When we think about menopause, one of the first things that come to mind is hot flashes. Hot flashes, as well as night sweats, are perhaps the most common complaints. Hot flashes are likely to occur from several months to several years after a woman has reached menopause. Considering the fact that it could last for so long – some women have them for as long as ten years – it is important to understand how to manage them properly. While for some it can be a minor annoyance, for others it can be debilitating and really affect their quality of life.
How do you know it’s a hot flash?
Before we go into how to manage and relieve hot flashes, let’s first delve into what is commonly experienced.
Hot flashes are defined by feeling an intense heat which does not come from an external source. Typically, you might start feeling very warm, flushed, and sweaty. You may also notice that your heart is beating faster than normal or experience a tingling in your fingers.
The duration of hot flashes varies – it varies from woman to woman and from hot flash to hot flash. It may only last a few seconds or it may go on for over ten minutes. The average length is about four minutes. It can of course also depend on where exactly you are in the menopause process.
Prevention and relief
While it is not completely clear what causes hot flashes, studies suggest that it is due to the change in hormones that your body is experiencing.

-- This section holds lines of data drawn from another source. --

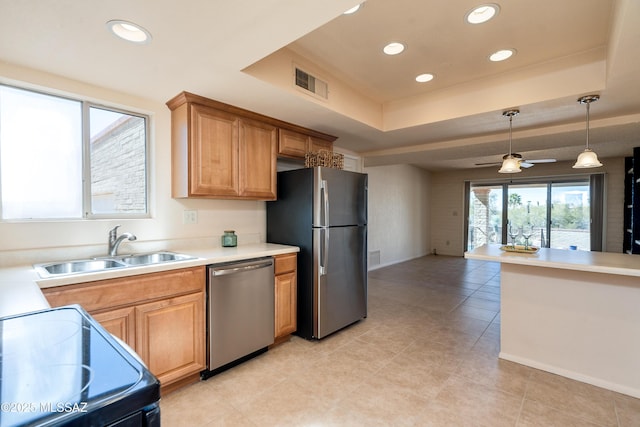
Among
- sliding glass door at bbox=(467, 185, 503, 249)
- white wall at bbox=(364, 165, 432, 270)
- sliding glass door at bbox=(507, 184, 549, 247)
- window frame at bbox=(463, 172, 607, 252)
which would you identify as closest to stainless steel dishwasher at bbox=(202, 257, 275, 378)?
white wall at bbox=(364, 165, 432, 270)

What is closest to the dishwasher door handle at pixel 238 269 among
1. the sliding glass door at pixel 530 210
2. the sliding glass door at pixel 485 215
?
the sliding glass door at pixel 530 210

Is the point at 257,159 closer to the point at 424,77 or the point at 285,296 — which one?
the point at 285,296

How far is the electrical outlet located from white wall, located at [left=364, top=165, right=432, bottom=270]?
144 inches

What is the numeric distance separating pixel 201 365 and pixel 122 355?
166 centimetres

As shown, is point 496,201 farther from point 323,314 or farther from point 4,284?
point 4,284

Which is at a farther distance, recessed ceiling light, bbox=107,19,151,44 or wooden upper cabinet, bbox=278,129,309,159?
wooden upper cabinet, bbox=278,129,309,159

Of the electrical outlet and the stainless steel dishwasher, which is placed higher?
the electrical outlet

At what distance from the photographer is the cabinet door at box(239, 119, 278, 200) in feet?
8.95

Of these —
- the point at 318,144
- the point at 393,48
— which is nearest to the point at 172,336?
the point at 318,144

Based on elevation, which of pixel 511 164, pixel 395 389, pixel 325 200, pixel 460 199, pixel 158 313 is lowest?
pixel 395 389

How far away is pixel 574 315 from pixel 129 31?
351cm

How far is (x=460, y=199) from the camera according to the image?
8188 millimetres

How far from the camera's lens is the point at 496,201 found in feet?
25.3

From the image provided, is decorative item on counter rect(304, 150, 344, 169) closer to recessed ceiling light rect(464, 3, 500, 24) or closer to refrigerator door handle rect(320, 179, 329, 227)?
refrigerator door handle rect(320, 179, 329, 227)
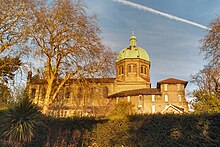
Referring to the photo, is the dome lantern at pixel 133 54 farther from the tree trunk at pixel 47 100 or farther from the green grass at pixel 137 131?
the green grass at pixel 137 131

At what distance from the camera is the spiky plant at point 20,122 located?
36.5 feet

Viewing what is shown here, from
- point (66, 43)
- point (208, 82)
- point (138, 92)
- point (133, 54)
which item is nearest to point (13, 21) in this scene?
point (66, 43)

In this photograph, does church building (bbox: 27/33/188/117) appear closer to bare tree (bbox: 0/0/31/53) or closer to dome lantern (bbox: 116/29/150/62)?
dome lantern (bbox: 116/29/150/62)

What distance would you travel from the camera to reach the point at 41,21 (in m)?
19.0

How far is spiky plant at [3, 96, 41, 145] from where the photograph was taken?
1113 cm

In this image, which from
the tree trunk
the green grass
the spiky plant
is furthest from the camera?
the tree trunk

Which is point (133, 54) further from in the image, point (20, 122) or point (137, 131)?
point (20, 122)

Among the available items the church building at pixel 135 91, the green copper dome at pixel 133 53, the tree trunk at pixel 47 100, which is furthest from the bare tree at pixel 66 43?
the green copper dome at pixel 133 53

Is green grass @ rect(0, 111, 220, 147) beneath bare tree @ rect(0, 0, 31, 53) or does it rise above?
beneath

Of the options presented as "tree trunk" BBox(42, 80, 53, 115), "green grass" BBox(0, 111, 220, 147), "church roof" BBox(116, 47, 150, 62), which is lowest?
"green grass" BBox(0, 111, 220, 147)

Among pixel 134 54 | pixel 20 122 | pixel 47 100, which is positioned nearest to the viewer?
pixel 20 122

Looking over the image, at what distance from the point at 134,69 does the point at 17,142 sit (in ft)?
157

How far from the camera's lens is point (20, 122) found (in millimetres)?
11281

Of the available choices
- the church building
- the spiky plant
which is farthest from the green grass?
the church building
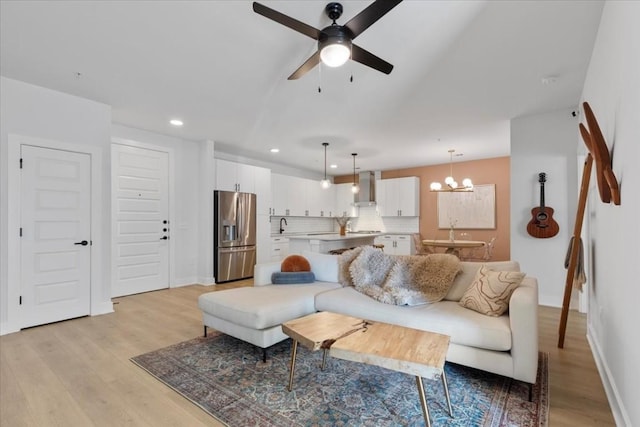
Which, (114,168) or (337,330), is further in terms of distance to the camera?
(114,168)

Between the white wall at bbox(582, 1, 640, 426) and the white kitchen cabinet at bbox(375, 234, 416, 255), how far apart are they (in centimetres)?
498

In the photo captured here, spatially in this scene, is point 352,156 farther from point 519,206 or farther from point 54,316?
point 54,316

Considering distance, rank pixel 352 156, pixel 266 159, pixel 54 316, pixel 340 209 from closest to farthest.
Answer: pixel 54 316
pixel 352 156
pixel 266 159
pixel 340 209

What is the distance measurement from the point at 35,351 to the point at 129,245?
2301mm

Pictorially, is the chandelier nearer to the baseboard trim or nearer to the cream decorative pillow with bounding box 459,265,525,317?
the baseboard trim

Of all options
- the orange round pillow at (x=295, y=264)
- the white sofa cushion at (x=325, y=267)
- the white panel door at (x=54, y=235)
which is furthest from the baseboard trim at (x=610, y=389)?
the white panel door at (x=54, y=235)

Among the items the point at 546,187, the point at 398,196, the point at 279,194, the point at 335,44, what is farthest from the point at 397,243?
the point at 335,44

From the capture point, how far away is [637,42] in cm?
149

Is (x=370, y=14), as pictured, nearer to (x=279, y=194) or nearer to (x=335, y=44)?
(x=335, y=44)

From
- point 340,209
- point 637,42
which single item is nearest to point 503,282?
point 637,42

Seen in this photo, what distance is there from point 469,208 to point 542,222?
3.03 m

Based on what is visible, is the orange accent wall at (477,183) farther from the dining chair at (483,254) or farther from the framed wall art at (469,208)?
the dining chair at (483,254)

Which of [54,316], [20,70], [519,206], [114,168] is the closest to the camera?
[20,70]

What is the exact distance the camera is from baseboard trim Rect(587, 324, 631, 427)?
167cm
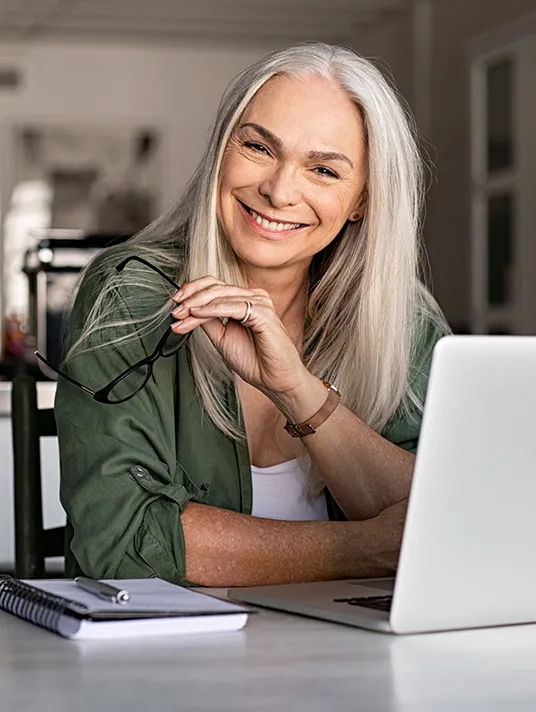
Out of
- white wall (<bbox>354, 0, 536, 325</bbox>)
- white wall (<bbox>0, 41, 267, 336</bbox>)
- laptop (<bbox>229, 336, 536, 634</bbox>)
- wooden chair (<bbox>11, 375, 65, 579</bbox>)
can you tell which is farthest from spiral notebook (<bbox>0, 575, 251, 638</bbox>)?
white wall (<bbox>0, 41, 267, 336</bbox>)

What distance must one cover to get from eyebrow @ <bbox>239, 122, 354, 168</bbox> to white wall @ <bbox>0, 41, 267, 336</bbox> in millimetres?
8060

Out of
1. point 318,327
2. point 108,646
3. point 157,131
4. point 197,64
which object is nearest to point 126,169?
point 157,131

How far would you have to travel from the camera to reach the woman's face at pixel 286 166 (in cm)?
172

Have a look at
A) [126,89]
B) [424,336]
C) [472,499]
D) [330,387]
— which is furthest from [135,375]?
[126,89]

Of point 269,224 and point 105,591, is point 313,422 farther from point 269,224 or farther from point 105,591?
point 105,591

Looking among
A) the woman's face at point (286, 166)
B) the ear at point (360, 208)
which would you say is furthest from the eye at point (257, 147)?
the ear at point (360, 208)

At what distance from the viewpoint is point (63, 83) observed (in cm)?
969

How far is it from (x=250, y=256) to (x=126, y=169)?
8.07 m

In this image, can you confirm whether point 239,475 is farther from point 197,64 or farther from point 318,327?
point 197,64

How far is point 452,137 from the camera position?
7992 millimetres

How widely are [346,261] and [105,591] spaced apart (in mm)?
872

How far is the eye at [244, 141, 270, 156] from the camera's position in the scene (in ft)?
5.67

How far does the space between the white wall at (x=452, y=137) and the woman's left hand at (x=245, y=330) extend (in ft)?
20.2

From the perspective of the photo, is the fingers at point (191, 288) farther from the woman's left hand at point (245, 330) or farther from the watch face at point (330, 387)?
the watch face at point (330, 387)
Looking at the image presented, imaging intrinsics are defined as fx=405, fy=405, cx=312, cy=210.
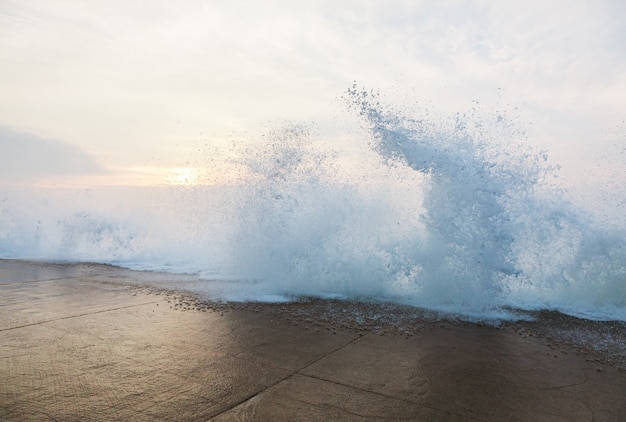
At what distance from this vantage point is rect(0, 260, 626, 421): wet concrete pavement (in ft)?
8.58

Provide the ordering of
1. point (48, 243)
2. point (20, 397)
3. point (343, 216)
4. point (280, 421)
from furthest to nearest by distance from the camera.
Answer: point (48, 243) < point (343, 216) < point (20, 397) < point (280, 421)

Some women might notice certain triggers for hot flashes. It is important to track your hot flashes and write down what you were eating, drinking, doing or feeling when each one occurred. Hopefully after a few days or weeks a pattern should emerge, allowing you to avoid those triggers. Things to look out for include alcohol consumption, spicy foods, stress/anxiety, smoking, bending over or simply being in a hot room.
If you can pinpoint your triggers you may be able to prevent them or at least experience them less often.

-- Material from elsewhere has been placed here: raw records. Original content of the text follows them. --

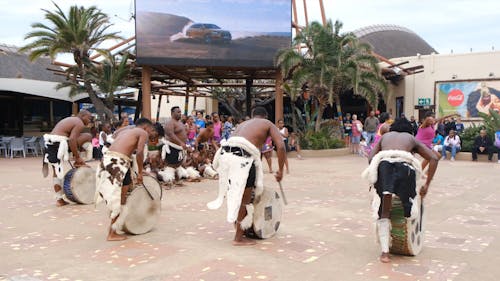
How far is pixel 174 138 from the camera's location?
943 cm

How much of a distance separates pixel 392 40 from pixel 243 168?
34800mm

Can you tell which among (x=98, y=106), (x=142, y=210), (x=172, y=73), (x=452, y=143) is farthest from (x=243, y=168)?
(x=172, y=73)

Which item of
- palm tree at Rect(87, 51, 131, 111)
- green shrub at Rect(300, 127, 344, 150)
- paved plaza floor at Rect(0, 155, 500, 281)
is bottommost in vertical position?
paved plaza floor at Rect(0, 155, 500, 281)

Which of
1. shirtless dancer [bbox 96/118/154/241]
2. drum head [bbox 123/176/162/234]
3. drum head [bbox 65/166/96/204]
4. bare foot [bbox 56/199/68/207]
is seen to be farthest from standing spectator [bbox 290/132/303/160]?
shirtless dancer [bbox 96/118/154/241]

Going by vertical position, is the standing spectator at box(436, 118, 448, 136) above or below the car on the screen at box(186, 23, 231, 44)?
below

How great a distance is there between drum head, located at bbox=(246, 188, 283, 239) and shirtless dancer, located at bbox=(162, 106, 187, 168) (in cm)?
412

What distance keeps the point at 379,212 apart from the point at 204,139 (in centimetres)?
613

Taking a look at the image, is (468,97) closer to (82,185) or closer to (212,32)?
(212,32)

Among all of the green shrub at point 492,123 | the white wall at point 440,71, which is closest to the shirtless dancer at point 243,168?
the green shrub at point 492,123

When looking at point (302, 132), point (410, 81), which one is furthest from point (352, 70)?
point (410, 81)

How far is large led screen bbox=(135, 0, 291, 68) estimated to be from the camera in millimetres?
18266

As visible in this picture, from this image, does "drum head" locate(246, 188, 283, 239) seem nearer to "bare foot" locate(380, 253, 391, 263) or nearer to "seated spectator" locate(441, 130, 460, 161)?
"bare foot" locate(380, 253, 391, 263)

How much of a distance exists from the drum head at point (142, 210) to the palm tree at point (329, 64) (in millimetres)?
12807

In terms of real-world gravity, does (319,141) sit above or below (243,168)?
below
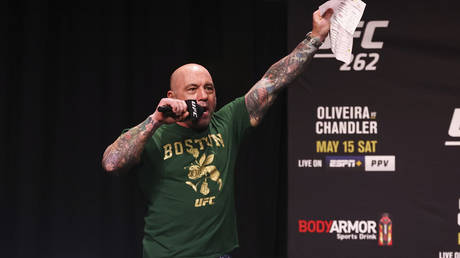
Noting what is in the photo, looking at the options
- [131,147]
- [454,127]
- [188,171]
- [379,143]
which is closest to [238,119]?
[188,171]

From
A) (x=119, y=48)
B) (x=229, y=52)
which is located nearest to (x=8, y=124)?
Answer: (x=119, y=48)

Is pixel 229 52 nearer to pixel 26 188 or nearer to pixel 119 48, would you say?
pixel 119 48

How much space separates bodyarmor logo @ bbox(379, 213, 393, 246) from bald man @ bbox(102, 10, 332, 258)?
140 centimetres

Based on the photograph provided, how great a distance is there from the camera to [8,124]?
13.0ft

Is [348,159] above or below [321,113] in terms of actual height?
below

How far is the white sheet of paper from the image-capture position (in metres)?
2.33

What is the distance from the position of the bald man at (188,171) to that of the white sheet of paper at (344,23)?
1.7 inches

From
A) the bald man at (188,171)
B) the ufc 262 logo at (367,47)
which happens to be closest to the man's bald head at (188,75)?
the bald man at (188,171)

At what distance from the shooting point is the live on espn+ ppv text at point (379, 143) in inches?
134

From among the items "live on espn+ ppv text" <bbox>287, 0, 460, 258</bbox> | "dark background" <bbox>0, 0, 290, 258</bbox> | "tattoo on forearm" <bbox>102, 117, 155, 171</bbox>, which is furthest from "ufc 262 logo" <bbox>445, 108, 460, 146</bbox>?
"tattoo on forearm" <bbox>102, 117, 155, 171</bbox>

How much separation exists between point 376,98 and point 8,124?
2.62m

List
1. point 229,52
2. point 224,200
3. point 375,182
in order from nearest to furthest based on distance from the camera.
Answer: point 224,200 → point 375,182 → point 229,52

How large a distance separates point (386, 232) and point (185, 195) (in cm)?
169

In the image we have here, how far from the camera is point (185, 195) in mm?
2240
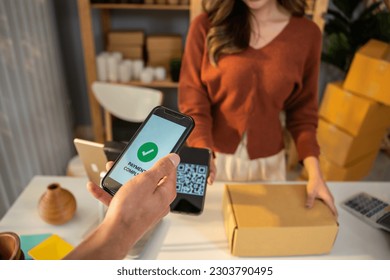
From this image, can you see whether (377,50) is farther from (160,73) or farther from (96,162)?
(96,162)

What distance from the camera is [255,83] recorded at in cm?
89

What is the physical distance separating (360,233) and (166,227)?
1.49 ft

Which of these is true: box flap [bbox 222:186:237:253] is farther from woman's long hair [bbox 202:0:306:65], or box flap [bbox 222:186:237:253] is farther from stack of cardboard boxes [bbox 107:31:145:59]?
stack of cardboard boxes [bbox 107:31:145:59]

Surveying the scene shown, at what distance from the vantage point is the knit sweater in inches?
34.6

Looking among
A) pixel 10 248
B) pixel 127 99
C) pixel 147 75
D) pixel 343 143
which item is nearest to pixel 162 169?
pixel 10 248

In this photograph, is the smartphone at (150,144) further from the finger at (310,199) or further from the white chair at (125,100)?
the white chair at (125,100)

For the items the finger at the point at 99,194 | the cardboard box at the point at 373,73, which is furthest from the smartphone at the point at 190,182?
the cardboard box at the point at 373,73

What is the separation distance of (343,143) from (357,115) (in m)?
0.17

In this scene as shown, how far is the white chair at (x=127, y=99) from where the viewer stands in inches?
61.0

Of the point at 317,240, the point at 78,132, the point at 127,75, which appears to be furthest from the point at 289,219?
the point at 78,132

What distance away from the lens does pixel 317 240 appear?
26.5 inches

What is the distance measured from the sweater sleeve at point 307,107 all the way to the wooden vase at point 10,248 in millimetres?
710
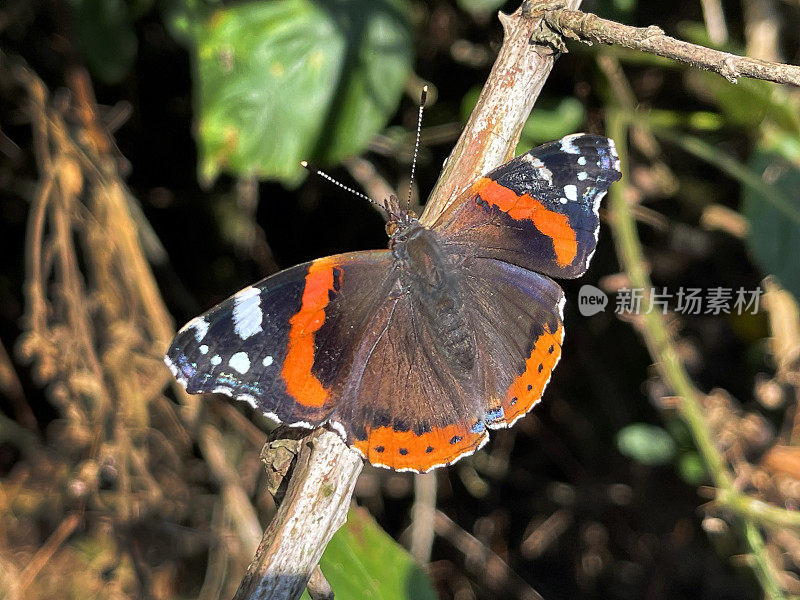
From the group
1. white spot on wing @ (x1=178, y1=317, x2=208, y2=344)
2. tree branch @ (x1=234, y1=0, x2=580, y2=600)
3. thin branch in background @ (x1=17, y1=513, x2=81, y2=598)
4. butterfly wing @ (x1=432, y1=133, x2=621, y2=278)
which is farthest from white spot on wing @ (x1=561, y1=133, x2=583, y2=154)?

When those hot flashes do strike though, many find it beneficial to sip on ice water, wear loose, layered, cotton clothing, and keeping an ice pack close by.
In addition to this, depending on the severity of your symptoms, you might want to consider supplements, alternative remedies, hormone replacement treatment, and medications that can help with hot flashes.
Always talk to your doctor before taking any new supplements. Just because something is natural doesn’t mean it is safe or safe for you in particular. Some supplements can interfere with existing medications. Common herbal supplements that can often ease hot flashes include: plant estrogens (like soy), ginseng, dong quai, vitamin E and black cohosh.
Hormone replacement therapy
This is an option to consider for women who experience debilitating hot flashes or other menopause symptoms, or which seriously affect your quality of life. Hormone replacement therapy can be very effective in combating common menopause symptoms, yet it needs to be tailored for your needs and medical history. Always discuss with a doctor before proceeding with hormone replacement therapy.
There are medications you can take that, while they aren’t directly intended for the purpose of easing hot flashes, have been seen to actually help, such as antidepressants and certain anti-seizure medications.
Acupuncture is a common alternative therapy used in treating menopause symptoms and specifically hot flashes. It can be an effective method without side effects. There is no solid proof showing it works but there have been many anecdotal cases.
Mindfulness or meditation is useful for relieving stress and anxiety, and while it won’t cure hot flashes, it can help you feel less bothered by them.
Menopause is a big deal for your body and for you. But you don’t have to suffer in silence through these uncomfortable symptoms. Explore, together with your doctor, which option might be the most effective one for you.